All my day to day minutia of things I hate doesn't matter. I think and think, "if I were dead right now would you call my corpse begging and pleading for actuarial crap because some boss somewhere demanded it of you in the corporate world to dehumanize more people?". I think all day "please let me get cancer and die quickly to be rid of this horribly crappy existence. Meetings on Saturdays and Sundays, calls by the dozens, four separate schedules and stupid calendars and none of it helps anyone. Two years ago I canceled a phone and one of the companies sent me a company one just to keep me on call.

I spent my undergraduate and graduate and post doctoral years in joyous belief that I would make a difference. I studied physical chemistry and applied math and got very interested in statistics and actuarial work and landed in pharma and corporate risk. And it is not designed to help people or patients.
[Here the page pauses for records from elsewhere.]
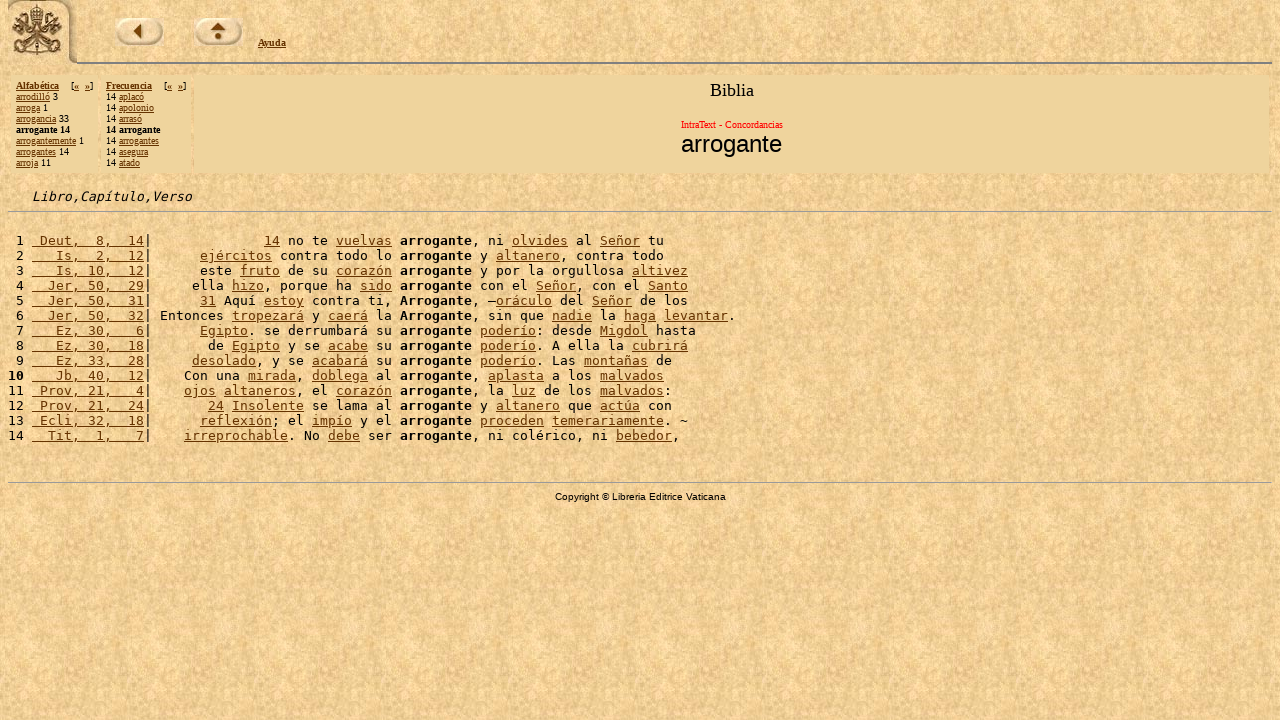

--- FILE ---
content_type: text/html
request_url: https://www.vatican.va/archive/ESL0506/3/AX.HTM
body_size: 2098
content:
<!DOCTYPE HTML PUBLIC "-//W3C//DTD HTML 3.2 Final//EN">
<html><!-- 20070507 -->
<head>
<META http-equiv="Content-Type" content="text/html; charset=iso-8859-1"><META name="ROBOTS" content="NONE">

<meta name="creator" content="Copyright &copy; Libreria Editrice Vaticana" />
<meta name="subject" content="La Sacra Scrittura, Bibbia" />
<meta name="date.created" content="" />
<meta name="date.issued" content="20070507" />
<meta name="date.expires" content="20070606" />
<meta name="language" content="sp" />
<meta name="publisher" content="Internet Office of the Holy See" />
<SCRIPT LANGUAGE="JavaScript" SRC="http://www.vatican.va/js/indice.js"></SCRIPT>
It's completely designed to protect companies from risk all day. All I do is calculate ways to limit payouts to people who have been hurt through laws, statistics and pushes by leadership. Any of you who have been denied clinical treatments by insurance or big companies?? It's because of people like me that have to sit and calculate ways to limit liability years in advance of you ever needing a payout. It's so valuable to the companies that I've tried to walk away and once quit by walking out and that company sent a person to find me and my spouse at my mother's home far away from where I lived in order to legally force me to finish certifying statistics.

Those of you out there who want to be well paid, study things that can be used to screw the general population out of money. Study marketing that treats humans like eyeballs and pocketbooks to be maximized, study corporate and state liability insurance laws and how to generate contracts that prevent payments from going out, study healthcare sales related to pushing costs down to consumers without the ability to declare any sort of bankruptcy similar to student loans, study option laws and the ability market risky financial isntruments to elderly people with pensions. If you want money, cars, real estate, study these things. People will not only employ you, they will not let you stop working under any circumstances.
 

Ziggy

Antiquitie's Friend
#9
I spent my undergraduate and graduate and post doctoral years in joyous belief that I would make a difference.
You may not be making a difference in the ways that you expected or wanted, but I think it is possible that you are making differences without even knowing it in other areas (you always affect those close to you). I know that doesn't help with the situation you're in though, but you can only work on improving what you can. Many people may try to get money, cars and real estate and fail, whilst not working on improving their own happiness in ways that they can achieve
 
#10
J it sounds like your really need to retire and do something meaningful (even if just to you) with the rest of your time. I worked in both banking and insurance so I do understand what you're saying. You're right many industries are just about money, but some are not.

Your job is toxic to you. It sounds like you have the ability, the money, to quit, so leave and retire. You have to set boundaries. Nobody will do it for you.

I hope you can do it and get some peace and enjoyment in your retirement. You don't have to save the world, but you can save yourself. *hug
 
#11
The good things that people do, and the bad things they don't do really do matter. Imho, the perspective of meaninglessness that you have is primarily a product of depression, and your depression is primarily a product of a set of intolerable circumstances that you're unable to escape from.

I know the ability and the will to free yourself is very limited, and so understandably you're stuck where you are. It's a tragedy that you were ensnared by a ruthless corporate agenda.